JavaOne – AJAX performance tuning

JavaOne – AJAX performance tuning

Segway Gran PrixIn a common theme from JavaOne, it appears you need to be spruiking a product to get a gig as a presenter, so I was almost lulled into a false sense of security when I went to a session on AJAX performance.  The presenter went through some interesting aspects of AJAX performance, and I will highlight them here.

Reducing Start-up Time
The main aspect for AJAX is the size of the JavaScript file.  There was a discussion about how to reduce the size via a number of methods such as combining your files into a single file since this is more efficient (fewer HTTP requests which are expensive).  You can do this by creating a servlet that combines you different files on the fly, or use the development environment to build the combined file.  The Dojo toolkit was recommended as a way to do the build time version, since it can handles issues like script dependencies for you.

In addition, you can reduce start-up time by making the file smaller by removing white space and comments.  There are some tools that can do this (Dojo, safe compress), with the major caveat that you need to ensure all lines end with a semicolon since these tools remove the carriage return and some script relies on carriage return to indicate the end of the line.

Finally, if the file can be gzip’d then this will also reduce the start-up time.  Most newer browsers can support this (HTTP 1.1 with stated gzip support), but you will probably need some client and server script to detect the browser and see if you can provide the compressed version.

(He also suggested distracting the user with flashy graphics, but I don’t think that is a technical approach –  leave that to the Project Manager to suggest)

Reducing Run Time
There were a few technical hints to speed up actual code (such as using native DOM parsing in the browser, that string comparisons in IE are 4 times slower than Firefox) but at this point the presentation mostly turned into the product spiel for jsLex (darn!  another spruik) which will help you run tests against your code and identify poor performance areas.  This seems to be pretty helpful, and is probably worth a look if you need to optimise AJAX code.
Summary

Overall, it was interesting the the combination and compression of the JavaScript files seemed to be very important.  After that it comes down to ‘normal’ code optimisation and in that situation a tool is always going to make that easier.
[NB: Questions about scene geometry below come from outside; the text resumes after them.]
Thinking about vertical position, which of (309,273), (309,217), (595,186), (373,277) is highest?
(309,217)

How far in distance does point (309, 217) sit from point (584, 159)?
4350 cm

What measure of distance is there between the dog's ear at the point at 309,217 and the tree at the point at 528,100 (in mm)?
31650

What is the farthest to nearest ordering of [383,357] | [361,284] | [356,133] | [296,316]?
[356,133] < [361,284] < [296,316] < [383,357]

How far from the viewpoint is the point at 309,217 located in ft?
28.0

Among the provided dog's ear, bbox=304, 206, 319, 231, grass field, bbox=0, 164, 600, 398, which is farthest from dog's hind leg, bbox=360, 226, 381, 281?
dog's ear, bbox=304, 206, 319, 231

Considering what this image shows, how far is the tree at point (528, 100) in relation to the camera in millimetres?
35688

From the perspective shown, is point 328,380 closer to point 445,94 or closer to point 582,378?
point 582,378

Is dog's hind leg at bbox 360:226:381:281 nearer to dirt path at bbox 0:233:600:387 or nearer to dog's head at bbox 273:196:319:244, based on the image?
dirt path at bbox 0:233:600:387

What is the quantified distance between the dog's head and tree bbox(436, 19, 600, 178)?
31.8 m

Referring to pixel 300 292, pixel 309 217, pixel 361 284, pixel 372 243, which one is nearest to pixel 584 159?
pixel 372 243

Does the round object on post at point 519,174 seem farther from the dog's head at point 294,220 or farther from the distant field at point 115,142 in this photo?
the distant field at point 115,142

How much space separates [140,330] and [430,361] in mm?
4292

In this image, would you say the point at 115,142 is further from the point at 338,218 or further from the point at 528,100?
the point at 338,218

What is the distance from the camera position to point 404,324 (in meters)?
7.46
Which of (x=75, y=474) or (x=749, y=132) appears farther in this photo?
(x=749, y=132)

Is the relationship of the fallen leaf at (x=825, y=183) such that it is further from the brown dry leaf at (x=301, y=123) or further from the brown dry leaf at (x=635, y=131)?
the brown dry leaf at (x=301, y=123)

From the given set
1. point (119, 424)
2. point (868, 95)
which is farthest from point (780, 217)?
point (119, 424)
mark.johnson@shinesolutions.com

Mark Johnson is one of the Founders and CEO of Shine Solutions Group, a Technology Consultancy in Melbourne, Australia.

1 Comment
  • Craig Baker
    Posted at 21:28h, 16 May Reply

    I would have enjoyed this presentation. Just spent a good part of my evening monitoring AJAX related HTTP requests on Tangler. Problem is we are using all of the recommend techniques highlighted above but speed it still an issue.

    I would also add that CSS can add wieght to the page, so using a combiner servlet and compressing CSS can help.

    Cache is also a big one, configuring the correct cahce settings in the HTTP response headers will dramatically increase subsequent page loads.